> [YOUR TASKS]:
1) In the excerpt, list the label that opens each bulleted line under the Structure heading.
2) Reproduce the excerpt from "This approach improves" up to and including "data improves results.".

___ EXTRACT ___

This approach improves on the previous **biased** (Taylor-based) method, whose accuracy is limited by the polynomial degree, no matter how much data we use.

In contrast, this method is **unbiased**, since more data improves results.

### Structure
$$
\mathbf{y} = \text{GELU}(\mathbf{W} \mathbf{x}) \quad \text{with} \quad \mathbf{y}' = \Phi(\mathbf{W}) \Psi(\mathbf{x})
$$

- ψ: MLP mapping $\mathbf{x} \in \mathbb{R}^d \to \mathbb{R}^m$
- φ: row-wise MLP mapping $\mathbf{W} \in \mathbb{R}^{d \times d} \to \mathbb{R}^{d \times m}$
- Final prediction: $\mathbf{y}' = \Phi(\mathbf{W}) \cdot \Psi(\mathbf{x})$ (row-wise dot)

___ DATA SEGMENT ___

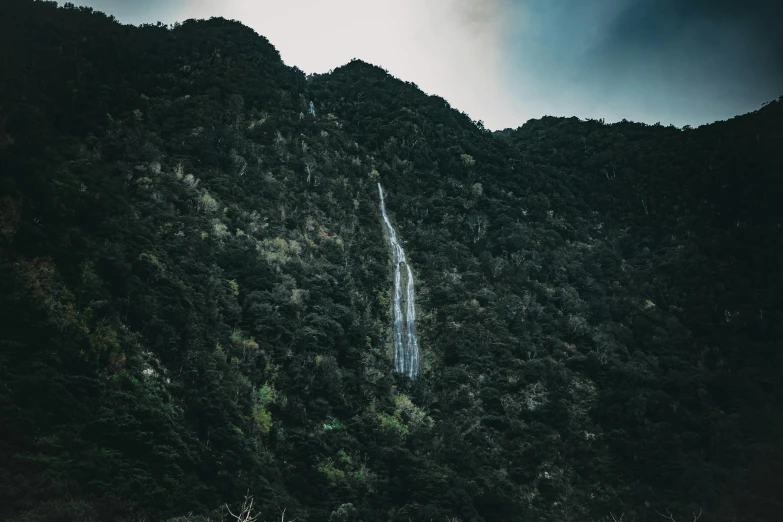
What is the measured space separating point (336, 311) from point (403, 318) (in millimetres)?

___

> [THE RESPONSES]:
1) ψ, φ, Final prediction

2)
This approach improves on the previous **biased** (Taylor-based) method, whose accuracy is limited by the polynomial degree, no matter how much data we use.

In contrast, this method is **unbiased**, since more data improves results.